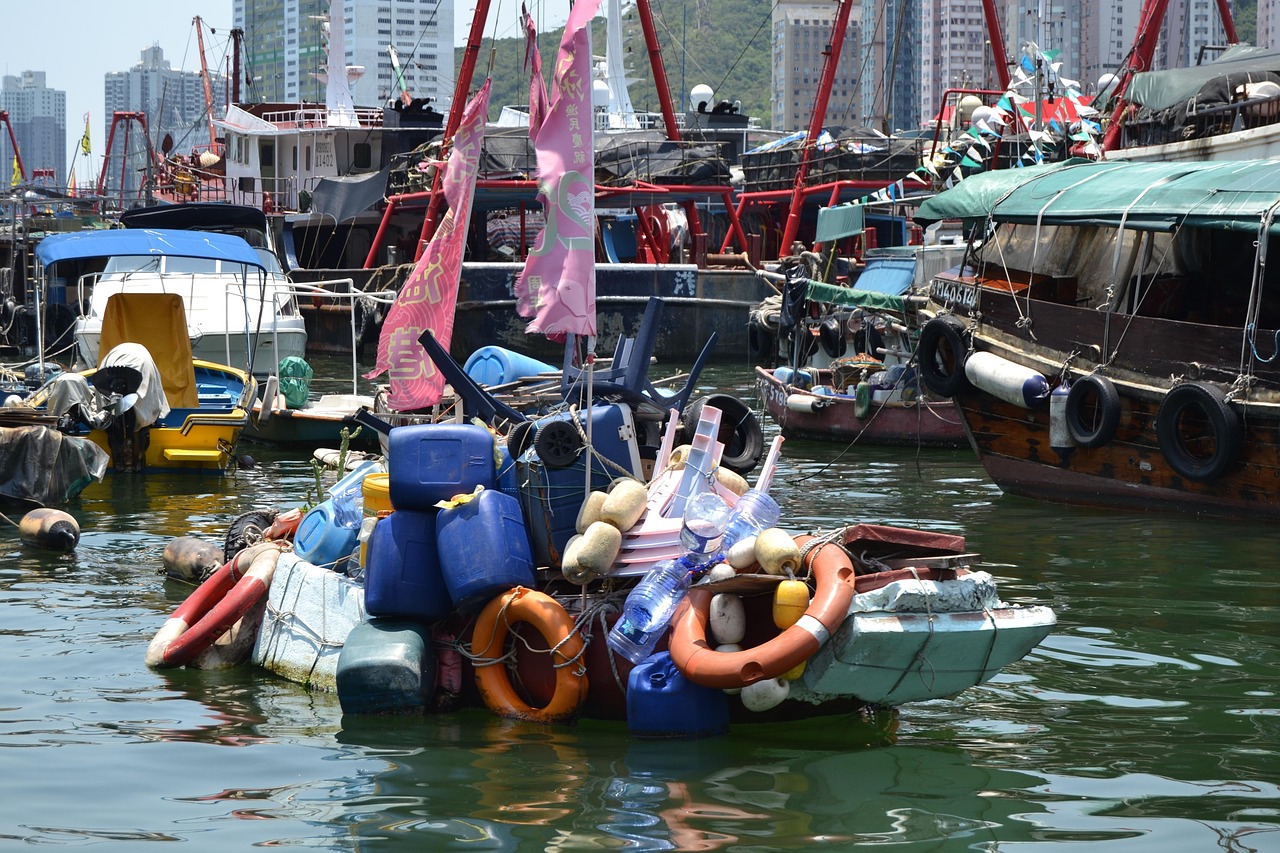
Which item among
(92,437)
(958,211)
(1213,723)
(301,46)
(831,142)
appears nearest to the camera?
(1213,723)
● ● ● ● ●
▸ Exercise description: Copy out every line of the items above word for word, omitting the pictures.

▸ Answer for this exercise:
Which item among
(92,437)
(958,211)
(1213,723)
(301,46)
(831,142)
appears nearest to the camera?
(1213,723)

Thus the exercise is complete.